We are very excited to announce a lot of new improvements to data destinations in Dataflows Gen2. Here is an overview of the new improvements and how to get started.

After you have cleaned and prepared your data with dataflows gen 2, you want to land your data into a destination. This is possible with the data destination capabilities in dataflows gen 2. With this capability you can pick from different destinations, like Azure SQL, Fabric Lakehouse and many more. Dataflows gen2 will write your data to the destination, and from there you can use your data for further analysis and reporting.

Supported data destinations.

Azure SQL databases
Azure data explorer (Kusto)
Fabric Lakehoue
Fabric Warehouse
Fabric KQL database

Entry points

Every data query in your Dataflow Gen2 can have a data destination. Functions and list are not supported. You can specify the data destination for every query individually and you can use multiple different destinations within the dataflow.

There are 3 main entry-points to specify the data destination.

Through the top ribbon

Add_data_destination_entry_point_inside_of_the_Power_Query_ribbon

Select data destination from ribbon.

Through query settings

Add_Data_destination_entry_point_inside_of_the_applied_steps_section

Select data destination from query setting pane.

Through the diagram view

Add_data_destination_inside_of_the_query_node_of_the_diagram_view

Select data destination from diagram view.
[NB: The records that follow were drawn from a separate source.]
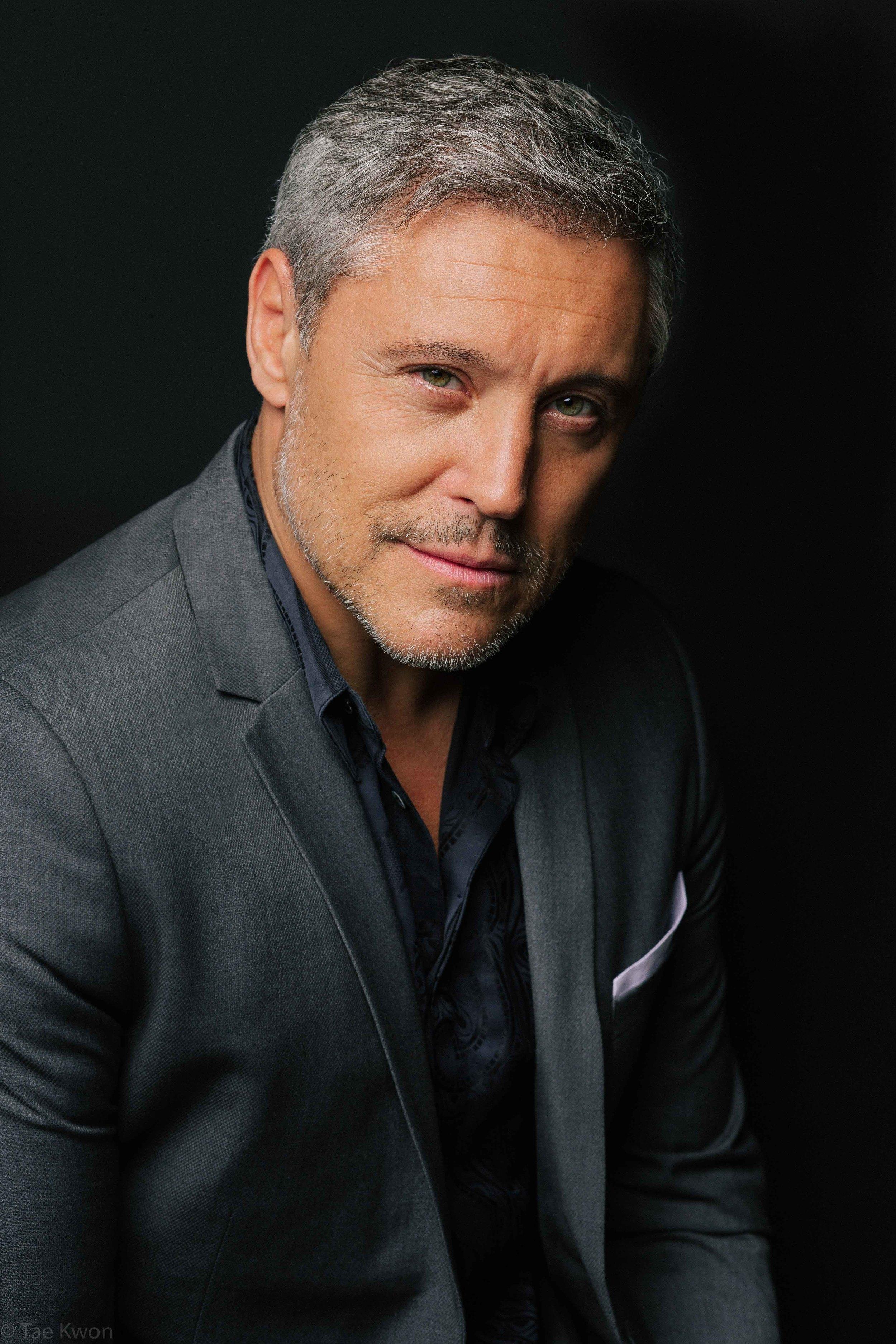 Max Ryan:  Actor/Producer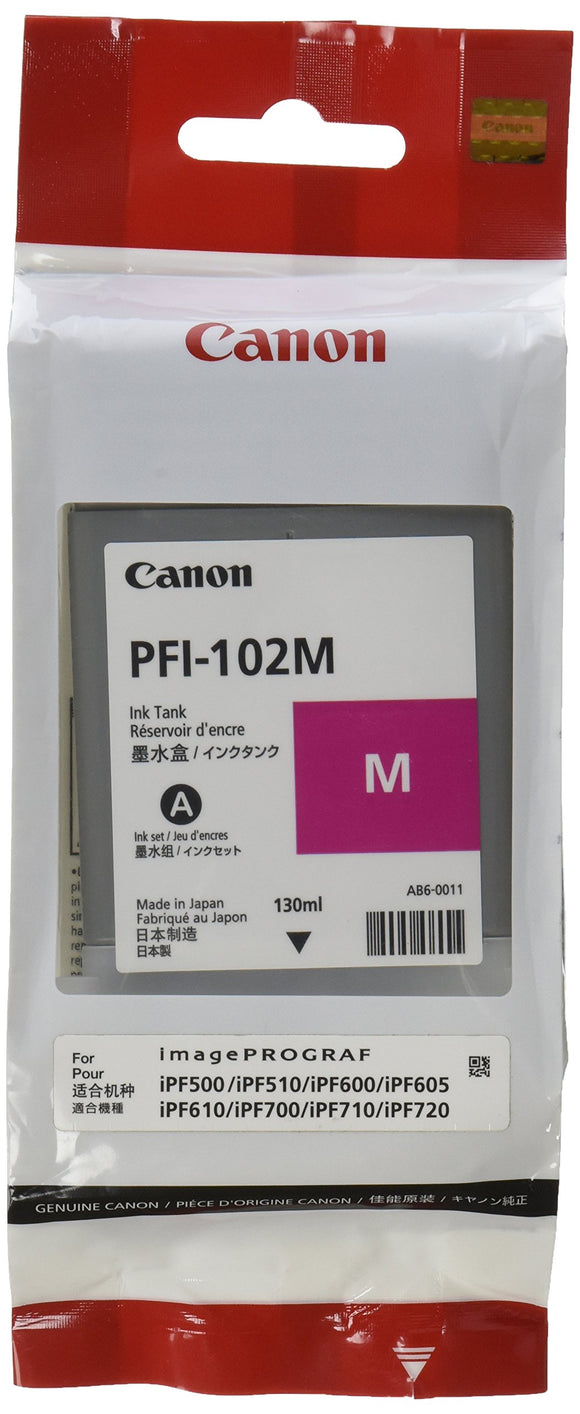 Canon PFI-102M 0897B001AA IPF500 IPF600 IPF700 Ink Tank (Magenta) in Retail Packaging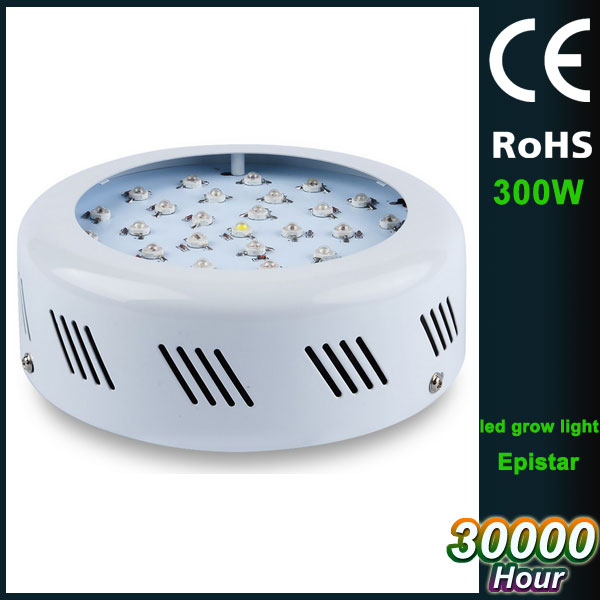 led grow light UFO type AC85-265V double chip 300W plant flowering lights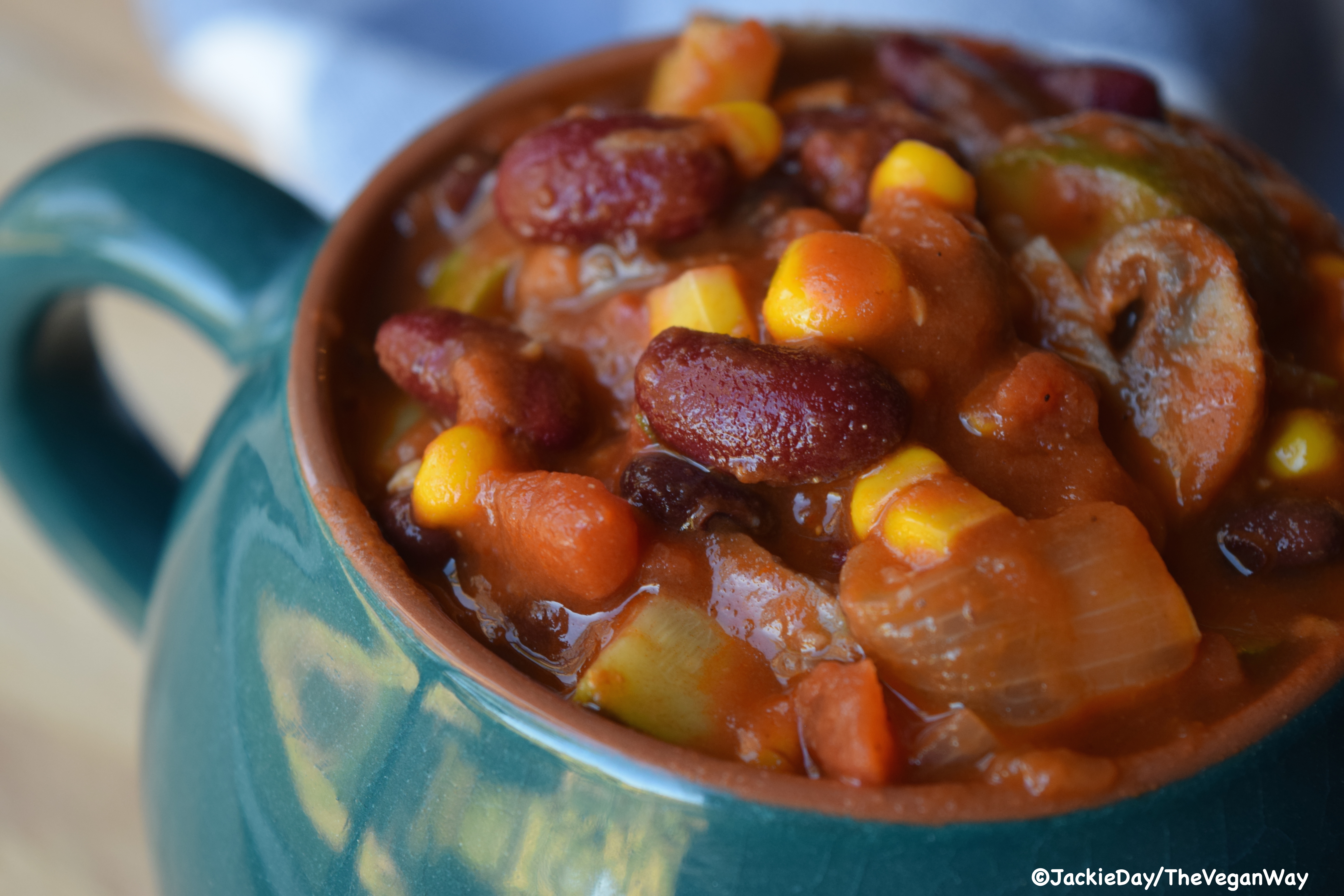 three-sisters-chili-the-vegan-way-jackie-day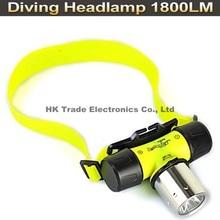 Diving Headlamp XML T6 1800 lumen LED Headlamp Swimming Underwater 50M Headlight Head Lamp Flashlight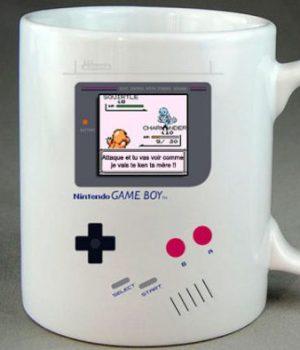 mug-gameboy-pokemon
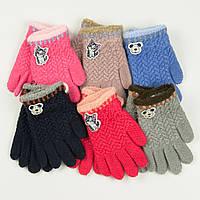 Оптом перчатки для мальчиков и девочек 2-3 года - 19-7-43, фото 1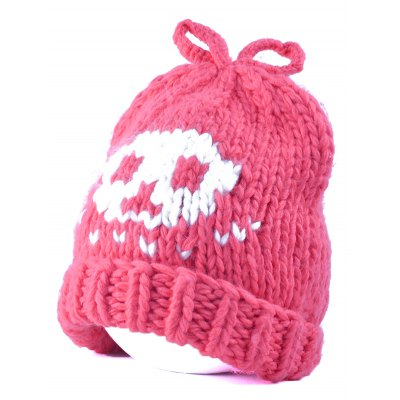 Flanging Skull Knit Bow Top Beanie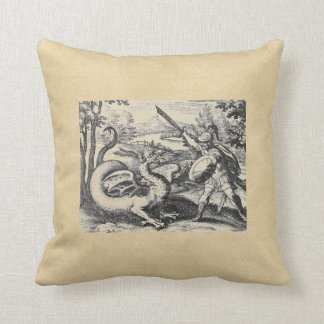 Knight in Armor Slaying the Dragon Throw Pillow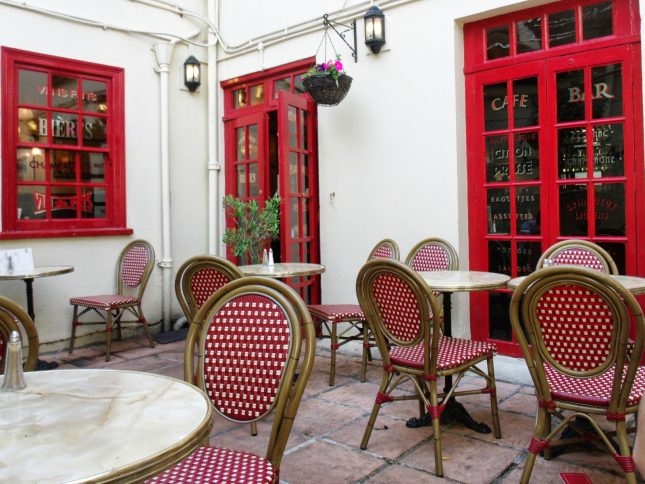 Review: Cafe Rouge, Cambridge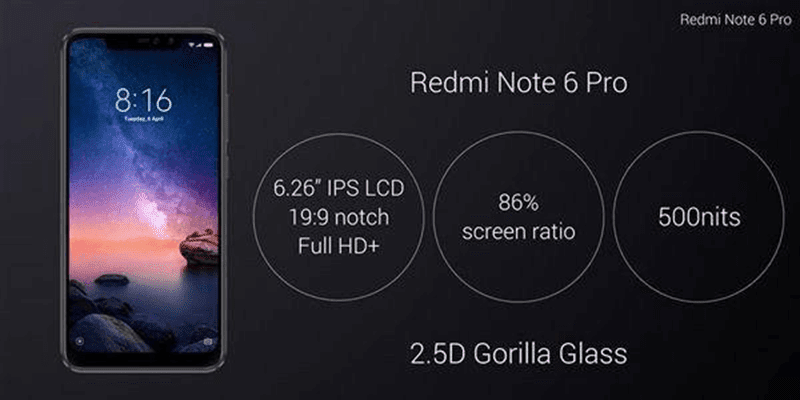 Xiaomi Redmi Note 6 Pro with AI quad-camera setup goes official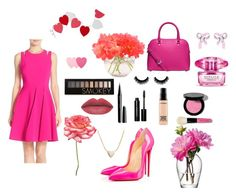 """Valentine's Day"" by courageousdolphin ❤ liked on Polyvore featuring Forever 21, Sephora Collection, Marc Jacobs, MAC Cosmetics, Bobbi Brown Cosmetics, Universal Lighting and Decor, Michael Kors, Chelsea28, Christian Louboutin and Versace"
Connect to the data destination

Connecting to the data destination is similar to connecting to a data source. Connections can be used for both reading and writing your data, given that you have the right permissions on the data source. You need to create a new connection or pick an existing connection and click next.

Connect_to_data_destination_dialog_when_connecting_to_a_lakehouse

Make a connection to the Fabric Lakehouse.

Create a new table or pick an existing table

When loading into your data destination, you have the possibility to either create a new table or pick an existing table.

New table

When choosing to create a new table, during the dataflow gen 2 refresh, a new table will be created in your data destination. If the table gets deleted in the future by manually going into the destination, the dataflow will recreate the table on the next dataflow refresh.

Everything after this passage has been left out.